Kommen wir zurück auf die Schule. Nach der Volksschule, die acht Jahre dauerte, begann ich eine Lehre. Die Schule hatte ich gut abgeschlossen und nun würde das „richtige“ Leben auf mich warten. Dass ich studieren gehen wollte, kam für meine Eltern gar nicht in Frage, deshalb habe ich das auch nie angesprochen. Der Grund war nicht zuletzt, dass wir wenig Geld hatten, an meinem Fleiß oder meiner Intelligenz wäre es nicht gescheitert. Mein Zeugnis war nämlich immer sehr zufriedenstellend.

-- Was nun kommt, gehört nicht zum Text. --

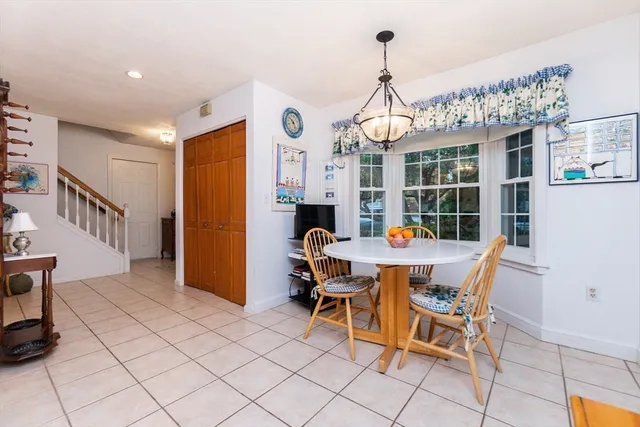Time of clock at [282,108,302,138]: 4:50
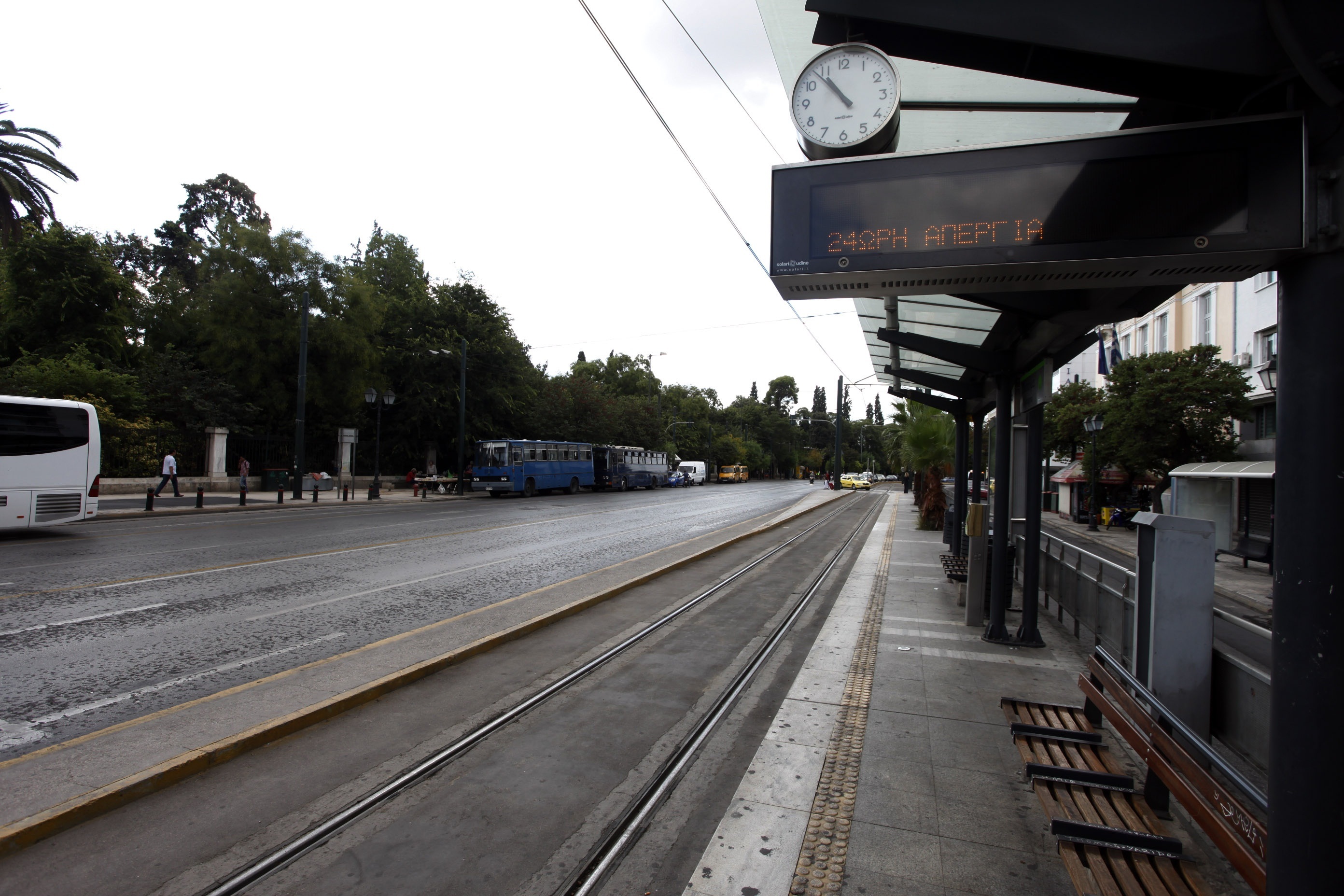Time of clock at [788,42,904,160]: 10:53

Ich begann also eine Lehre zum Käserer. Es machte mir eigentlich großen Spaß und ich machte einen sehr guten Abschluss. Von einem Auto oder ähnlichem konnte ich zu dieser Zeit nicht einmal träumen. Mit meinem kleinen Gehalt als Lehrling konnte ich mir nicht einmal eine Wohnung leisten, weshalb ich lange bei meinen Eltern gewohnt habe. Dass man unter 18 eine Freundin oder Freund hat, war zu der Zeit undenkbar. Meine Schwester hatte dann mit fast 17 heimlich einen Freund, von dem nur ich etwas wusste. Sie hat es geheim gehalten, bis sie 18 war. Ob das in jeder Familie so war, wusste ich zu dieser Zeit nicht. Aber über so etwas gab es gar keine Diskussionen. Es wurde generell sehr wenig geredet, schon gar nicht über etwas Persönliches. Was die Eltern sagten, wurde ohne Wiederspruch getan, egal ob man es für gut oder schlecht empfand. Wenn man zu Hause wohnen wollte, musste man es tun. Anderenfalls bekam man sofort eine Ohrfeige oder anderes.

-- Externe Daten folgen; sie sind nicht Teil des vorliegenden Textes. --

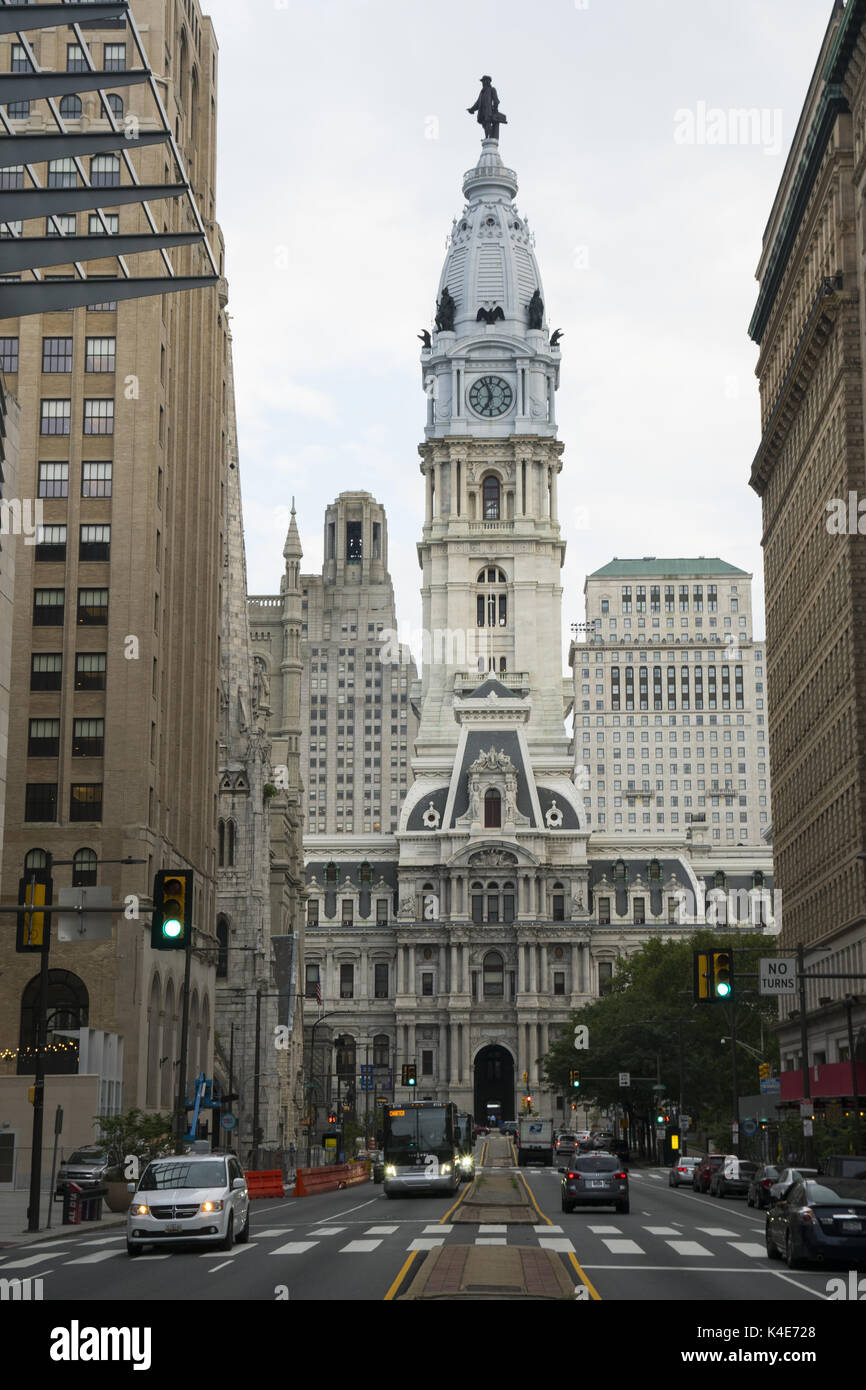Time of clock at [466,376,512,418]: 6:56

Wir mussten alle im Haushalt und eben am Bauernhof mithelfen. Damals hielt die ganze Familie zusammen und tat alles, damit es allen gut ging, weshalb man auch niemals ein Geheimnis weitererzählte. Wir Kinder hatten einige Geheimnisse untereinander, die bis heute keiner weiß. Diese Zeiten haben mich sehr geprägt. Ohne arrogant wirken zu wollen: Ich bin wirklich stolz auf mich. Ich hoffe, dass du etwas aus deinem Leben machst. Ich wünsche dir nur das Beste.
Mit lieben Grüßen und den besten Wünschen für deine Zukunft!